Copy out the book review below on state control of oil, word for word.

Start of Text

Tuesday, December 09, 2014

‘Petroleum Club’, policy choices & ‘crude’ control

Several nations are about to join the ‘Petroleum Club’ of crude oil producers where they’ll rub shoulders with well established patrons of the hydrocarbon exporters' fraternity.

The policymaking choices they face today could have a massive bearing on the future direction of their economies and overall management of national oil wealth. Every national market’s direction is ultimately shaped by the level of control its government wishes to have over domestic exploration and production.

Some do not have a national oil company (NOC), yet others give most of the decision-making and clout to a state entity. Factoring in developments and case studies till date, academic Bianca Sarbu delves into the key issue of state influence in her book Ownership and Control of Oil published by Routledge.

The author discusses different decisions taken by governments, subsequent outcomes, emerging themes and industry trends in their wake. In a book of just under 200 pages, split into six detailed chapters, Sarbu substantiates her arguments by pulling in case studies – both recent and historic – and puts forward conclusions confronting theoretical explanations.

The text is peppered with figures, tables and charts lending veracity to Sarbu’s scrutiny of government decisions in key oil producing countries. Her painstaking analysis of upstream policies on a pan-global level helps the readers compare and contrast what’s afoot, where, and why.

End of Text
Start of Given information

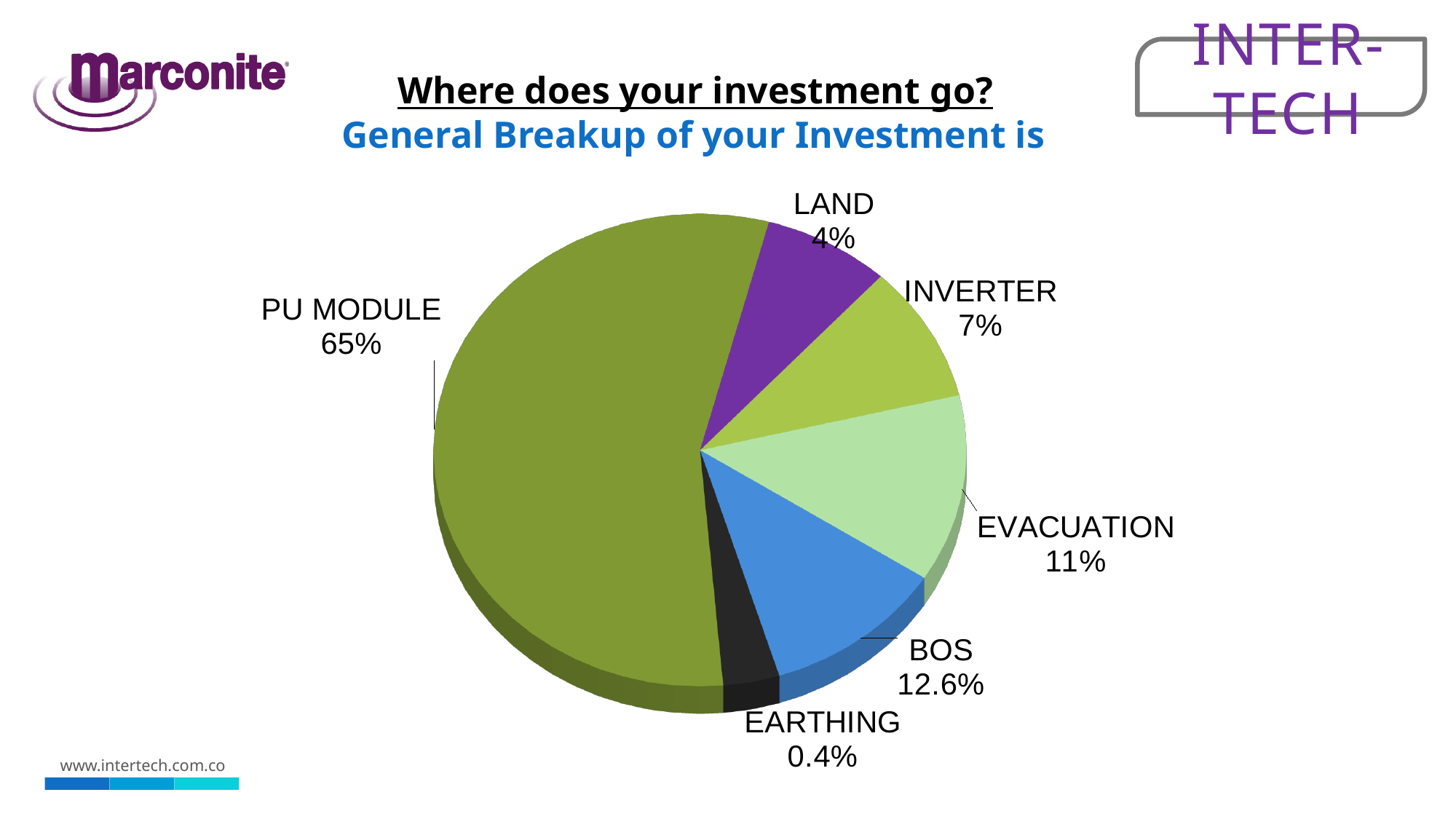
Which has a larger share, INVERTER or LAND? INVERTER What share of the investment goes to EVACUATION? 11% What share of the investment goes to PU MODULE? 65% How many categories are shown in the pie chart? 6 Which category has the smallest share of the investment? EARTHING What share of the investment goes to INVERTER? 7% What colour is the LAND slice? Purple What share of the investment goes to EARTHING? 0.4% What kind of chart is shown on the slide? Pie chart Which category has the largest share of the investment? PU MODULE What share of the investment goes to BOS? 12.6% What is the difference between the shares for BOS and EVACUATION? 1.6%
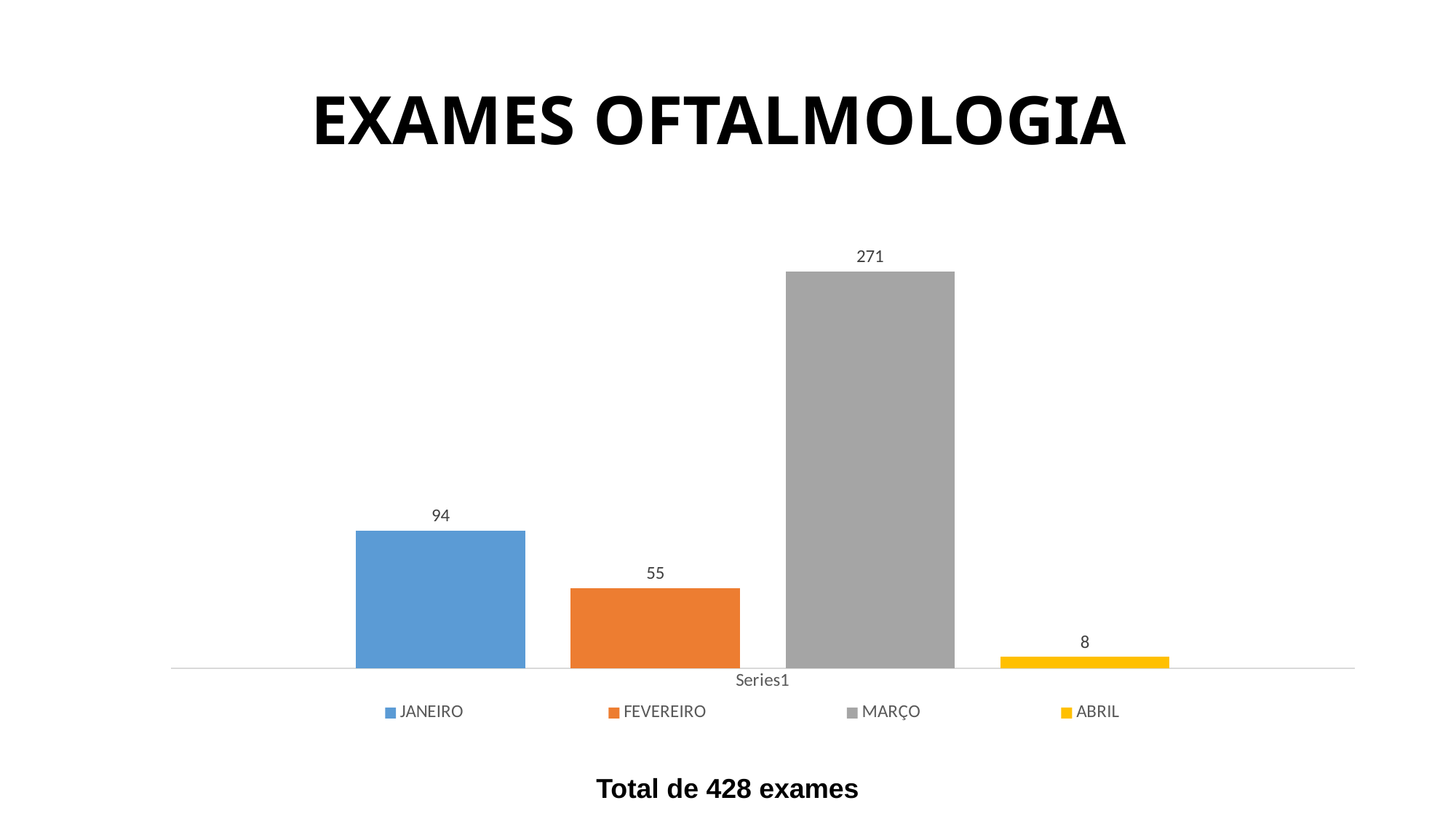
What kind of chart is shown on the slide? Bar chart What is the title of the slide? EXAMES OFTALMOLOGIA What is the value for FEVEREIRO? 55 How many series does the legend list? 4 What is the value for ABRIL? 8 Which month has the highest value? MARÇO What is the difference between the values for JANEIRO and FEVEREIRO? 39 Which month has the lowest value? ABRIL What is the value for MARÇO? 271 Which is larger, the value for JANEIRO or the value for FEVEREIRO? JANEIRO What is the value for JANEIRO? 94 What is the difference between the values for MARÇO and JANEIRO? 177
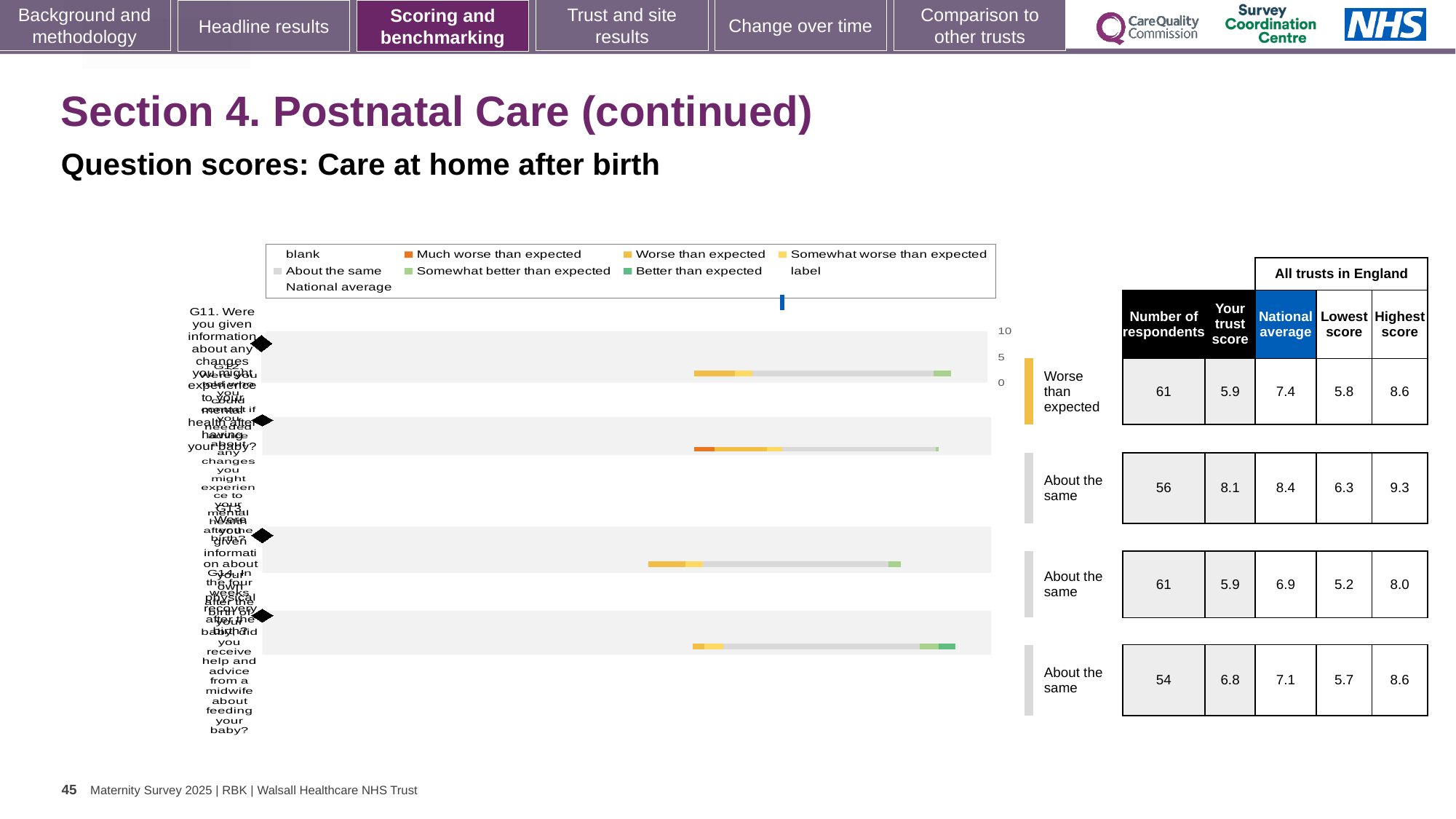
What is the "Your trust score" for the first (top) row? 5.9 What is the number of respondents for the fourth (bottom) row? 54 How many of the four rows are labelled "About the same"? 3 In the third row, which is larger: the trust score or the national average? the national average What is the national average for the second row? 8.4 What benchmark category is shown for the first (top) row of the chart? Worse than expected What is the highest score for the second row? 9.3 For the first (top) row, what is the difference between the national average and the trust score? 1.5 How many question rows are plotted in the chart? 4 What kind of chart is shown on the slide? bar chart What is the lowest score for the third row? 5.2 Which row has the highest "Your trust score"? the second row (8.1)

End of Given information

▸ Exercise answer:
Tuesday, December 09, 2014

‘Petroleum Club’, policy choices & ‘crude’ control

Several nations are about to join the ‘Petroleum Club’ of crude oil producers where they’ll rub shoulders with well established patrons of the hydrocarbon exporters' fraternity.

The policymaking choices they face today could have a massive bearing on the future direction of their economies and overall management of national oil wealth. Every national market’s direction is ultimately shaped by the level of control its government wishes to have over domestic exploration and production.

Some do not have a national oil company (NOC), yet others give most of the decision-making and clout to a state entity. Factoring in developments and case studies till date, academic Bianca Sarbu delves into the key issue of state influence in her book Ownership and Control of Oil published by Routledge.

The author discusses different decisions taken by governments, subsequent outcomes, emerging themes and industry trends in their wake. In a book of just under 200 pages, split into six detailed chapters, Sarbu substantiates her arguments by pulling in case studies – both recent and historic – and puts forward conclusions confronting theoretical explanations.

The text is peppered with figures, tables and charts lending veracity to Sarbu’s scrutiny of government decisions in key oil producing countries. Her painstaking analysis of upstream policies on a pan-global level helps the readers compare and contrast what’s afoot, where, and why.